:: Passage shown ::
————
This review summarizes the numerous reports that have documented the neuroprotective actions of melatonin in experimental models of ischemia/reperfusion injury (stroke).
In these investigations, which have used three species (rat, gerbil, and cat), melatonin was universally found to reduce brain damage that normally occurs as a consequence of the temporary interruption of blood flow followed by the reflow of oxygenated blood to the brain. The exogenous administration of melatonin in these experimental stroke models reduced infarct volume, lowered the frequency of apoptosis, increased the number of surviving neurons, reduced reactive gliosis, lowered the oxidation of neural lipids and oxidatively damaged DNA, induced bcl-2 gene expression (the activity of which improves cell survival), upregulated excision repair cross-complementing factor 6 (an essential gene for preferential DNA excision repair), restrained poly(ADP ribose) synthetase (which depletes cellular NAD resulting in the loss of ATP) activity, and improved neurophysiologic outcomes.
Under no circumstances did melatonin exacerbate the damage associated with ischemia/reperfusion injury. As well as the beneficial pharmacologic actions of melatonin, several studies show that a relative deficiency of endogenous melatonin exaggerates neural damage due to stroke; this suggests that even physiologic concentrations of melatonin normally serve to protect the brain against damage. The primary action to explain melatonin’s protective effects may relate to its ubiquitous direct and indirect antioxidative actions, although other beneficial functions of melatonin are not precluded.
————
:: What the exercise asks ::
Which three species does the melatonin review say the stroke investigations used? The listing after this point has nothing to do with the melatonin review.
————
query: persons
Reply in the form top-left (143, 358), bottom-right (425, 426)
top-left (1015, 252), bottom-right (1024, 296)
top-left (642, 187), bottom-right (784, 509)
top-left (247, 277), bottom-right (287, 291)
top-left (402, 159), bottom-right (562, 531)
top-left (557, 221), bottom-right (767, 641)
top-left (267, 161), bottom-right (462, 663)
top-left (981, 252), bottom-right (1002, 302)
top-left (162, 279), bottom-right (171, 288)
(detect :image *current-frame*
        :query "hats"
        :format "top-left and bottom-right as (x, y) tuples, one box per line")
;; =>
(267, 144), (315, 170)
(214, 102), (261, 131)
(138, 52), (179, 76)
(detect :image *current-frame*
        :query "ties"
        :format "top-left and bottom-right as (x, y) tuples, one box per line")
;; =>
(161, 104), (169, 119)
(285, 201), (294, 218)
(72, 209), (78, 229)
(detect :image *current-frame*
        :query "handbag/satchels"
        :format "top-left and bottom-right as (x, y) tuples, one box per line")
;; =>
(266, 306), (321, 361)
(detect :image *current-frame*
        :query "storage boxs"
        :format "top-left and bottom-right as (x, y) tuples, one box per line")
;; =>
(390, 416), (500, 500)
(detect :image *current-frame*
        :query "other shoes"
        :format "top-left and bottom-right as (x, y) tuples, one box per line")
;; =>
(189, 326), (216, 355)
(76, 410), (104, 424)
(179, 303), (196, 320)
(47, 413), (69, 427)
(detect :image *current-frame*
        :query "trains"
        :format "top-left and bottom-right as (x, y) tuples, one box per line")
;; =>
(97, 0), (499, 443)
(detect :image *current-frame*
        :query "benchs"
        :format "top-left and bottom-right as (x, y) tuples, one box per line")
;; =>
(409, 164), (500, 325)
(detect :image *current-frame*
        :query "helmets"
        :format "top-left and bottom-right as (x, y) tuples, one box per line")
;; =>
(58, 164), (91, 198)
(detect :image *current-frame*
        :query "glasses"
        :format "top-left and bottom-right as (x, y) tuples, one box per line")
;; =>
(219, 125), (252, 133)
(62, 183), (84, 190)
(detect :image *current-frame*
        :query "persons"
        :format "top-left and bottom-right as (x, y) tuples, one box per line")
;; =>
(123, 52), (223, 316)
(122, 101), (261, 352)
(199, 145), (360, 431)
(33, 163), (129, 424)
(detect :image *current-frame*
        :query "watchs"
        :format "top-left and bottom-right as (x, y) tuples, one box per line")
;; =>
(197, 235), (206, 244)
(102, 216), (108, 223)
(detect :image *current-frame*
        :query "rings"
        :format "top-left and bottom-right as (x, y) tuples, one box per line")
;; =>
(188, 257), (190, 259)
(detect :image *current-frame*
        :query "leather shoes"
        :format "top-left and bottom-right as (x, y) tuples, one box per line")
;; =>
————
:: Output ::
Rat, gerbil, and cat.